“Brigid’s,” he said carefully. “Like your Forge.”
She nodded, curling her fingers around her warm mug. “Like my Forge.”
He had brought her a plate almost identical to what she would have chosen for herself: a spray of apples, grapes, and orange slices arranged opposite a crisp pile of bacon, as though he had pulled the architecture of her desires from the air around her sleeping body.
“I’m not …” She paused, tilting her head to the side. “I’m not religious as such, Joe. I joke about my papist upbringing because that is what people see and pass judgement upon, but I do not often go to mass, if ever. I am not like you.”
“Like me?” He looked startled by the comparison. “What do you mean, like me? Do you think me staunchly devout?”
“I suppose I must have,” she confessed, realizing it as she spoke. “What with the commune and all.”
“Not a commune,” he replied with a tiny chuckle, reaching out a hand to steal a slice of fruit from her plate and pop it into his mouth. While he chewed, he thought it through. “I suppose you’d call me lapsed? I honor the doctrine by habit—I do find it more correct than the others I’ve seen—but I drink wine with you, I practice law in London, I don’t seek out Meetings. I was always just a little on the outside. My parents knew that when they sent me to study.”
“Quakers don’t often become barristers, then?”
He shook his head. “No, it isn’t that. It’s … it’s the moving to London after. It didn’t shock them. They acted like they’d prepared for it for a long time. They worried, of course. They warned. But Silas found me very soon after that, and as soon as he hired me, I knew I’d landed in the right place.”
“And the other bits?” Ember pressed, nudging closer, their knees grazing. “When did that start? Your first drink?”
“My first …” He trailed off, his face searching for the moment and then lighting with the realization. “Was because ofyou.”
“It wasn’t,” she protested, her eyes widening. “Just the other night?”
“No.” He shook his head, laughter bubbling up in that warm, golden chest of his. “Years ago. You sent those debt-collection documents to the firm, threatening to use them against the Bentley estate, and I was the one who opened them.”
“Oh, that,” she said, her voice a bit thin.
He laughed outright. “I ran halfway across town, nearly clawing down Cain’s door at his home. His staff was trying to chase me down the hall while my heart was in my throat. I’d been gripping your letter so hard, I smeared the ink.”
“I …” She cleared her throat, blinking rapidly. “I did word that letter a bit harshly.”
He reached out and took her hand, pulling it into his lap, shaking his head as he continued to chuckle. “It was like being intercepted by a field medic. I explained. I proffered the letter. I tried to breathe. Abe Murphy was there, and both he and Cain were acting like I’d been shot on the sidewalk on the way over. I must have been acting like I was. So they gave me whiskey, like it was tonic.”
“Ah,” she said, recognizing the instinct, nodding in familiarity. “And was it?”
“After I got past the taste?” he asked, eyes sparkling. “Yes, it truly was. No wonder such an immediate solution was forbidden, I thought. No wonder it was feared. And then I asked for a little more when Abe walked me back to my flat. He took me to a pub for the first time.”
“Of course he did,” she replied with a roll of her eyes. “Naturally.”
“Naturally,” agreed Joe with a wry little tint in his tone as he lifted his coffee back to his lips, and then, “don’t tell my mother, please.”
“I wouldn’t,” she said, perhaps a little offended that the possibility even occurred to him. “I can’t believe I was corrupting your snow-white soul even then.”

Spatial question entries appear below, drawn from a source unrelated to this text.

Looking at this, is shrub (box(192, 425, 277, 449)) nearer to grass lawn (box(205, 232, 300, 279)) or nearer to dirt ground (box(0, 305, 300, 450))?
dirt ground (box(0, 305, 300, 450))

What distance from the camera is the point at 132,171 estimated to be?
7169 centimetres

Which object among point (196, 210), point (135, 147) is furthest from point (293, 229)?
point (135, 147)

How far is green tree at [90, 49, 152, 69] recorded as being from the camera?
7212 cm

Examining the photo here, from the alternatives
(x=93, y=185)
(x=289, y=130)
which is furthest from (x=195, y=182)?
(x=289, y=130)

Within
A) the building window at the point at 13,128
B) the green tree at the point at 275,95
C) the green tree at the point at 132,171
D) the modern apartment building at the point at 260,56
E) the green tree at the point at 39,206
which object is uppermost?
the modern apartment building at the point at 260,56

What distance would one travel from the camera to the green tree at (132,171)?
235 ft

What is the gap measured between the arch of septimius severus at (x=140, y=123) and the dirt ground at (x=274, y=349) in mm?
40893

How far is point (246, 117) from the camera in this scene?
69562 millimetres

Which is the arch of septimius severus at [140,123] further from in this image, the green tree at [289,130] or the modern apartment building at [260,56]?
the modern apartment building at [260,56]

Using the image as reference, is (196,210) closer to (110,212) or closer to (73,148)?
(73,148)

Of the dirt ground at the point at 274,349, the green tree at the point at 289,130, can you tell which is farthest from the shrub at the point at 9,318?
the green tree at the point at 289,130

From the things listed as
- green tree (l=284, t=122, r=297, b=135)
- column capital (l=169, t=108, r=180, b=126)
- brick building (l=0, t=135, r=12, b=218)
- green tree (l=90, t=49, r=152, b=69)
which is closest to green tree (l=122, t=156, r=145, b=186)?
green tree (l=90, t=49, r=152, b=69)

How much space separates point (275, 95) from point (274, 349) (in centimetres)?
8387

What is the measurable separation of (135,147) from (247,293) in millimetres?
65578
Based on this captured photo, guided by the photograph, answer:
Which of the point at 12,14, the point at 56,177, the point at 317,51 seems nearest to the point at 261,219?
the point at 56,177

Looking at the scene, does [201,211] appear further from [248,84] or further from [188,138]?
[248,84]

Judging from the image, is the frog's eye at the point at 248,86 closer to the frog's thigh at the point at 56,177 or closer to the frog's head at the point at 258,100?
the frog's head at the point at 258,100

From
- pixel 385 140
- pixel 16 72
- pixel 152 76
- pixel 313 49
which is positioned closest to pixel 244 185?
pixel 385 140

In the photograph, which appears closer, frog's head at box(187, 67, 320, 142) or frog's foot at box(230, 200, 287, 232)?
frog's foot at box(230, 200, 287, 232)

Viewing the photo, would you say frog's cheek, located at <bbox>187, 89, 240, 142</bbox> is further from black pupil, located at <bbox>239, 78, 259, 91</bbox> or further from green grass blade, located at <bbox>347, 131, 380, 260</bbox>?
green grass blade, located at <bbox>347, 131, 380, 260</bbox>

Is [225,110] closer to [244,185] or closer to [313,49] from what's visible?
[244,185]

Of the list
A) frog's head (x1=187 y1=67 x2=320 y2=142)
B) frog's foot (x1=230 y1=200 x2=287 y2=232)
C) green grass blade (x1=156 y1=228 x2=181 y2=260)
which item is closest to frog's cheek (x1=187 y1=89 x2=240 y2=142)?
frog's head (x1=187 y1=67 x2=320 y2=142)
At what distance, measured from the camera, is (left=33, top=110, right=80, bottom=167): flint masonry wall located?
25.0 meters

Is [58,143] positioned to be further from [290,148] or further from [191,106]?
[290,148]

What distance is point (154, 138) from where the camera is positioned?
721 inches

“Improving it,” he corrected, snatching her hand from midair and lifting her knuckles to his lips. “Refining it.”
She gave him a look, sidelong and deadpan, that only made him smile at her.
“Never stop,” he instructed her, and then returned to his breakfast, like such a request was the most natural thing in the world, then, with a little quirk of his lips, he echoed what she’d said earlier. “Not ever.”
CHAPTER 19
They came very close to making use of the bed again.
Breakfast had been exhausted, the trays carefully tucked away on a stool by the door, and Ember thought that very little appealed to her more than revisiting the lines and angles of Joe’s mouth and body. She’d asked him to come assist her with something vague, and when he’d drawn close enough to the bed to be pulled atop it (and her), she’d taken the opportunity presented.
He hadn’t resisted.
Things were progressing very nicely and with steadily increasing temperature when the knock to the washroom door interrupted them. They ignored it once, but it did not stop. Of course it didn’t stop.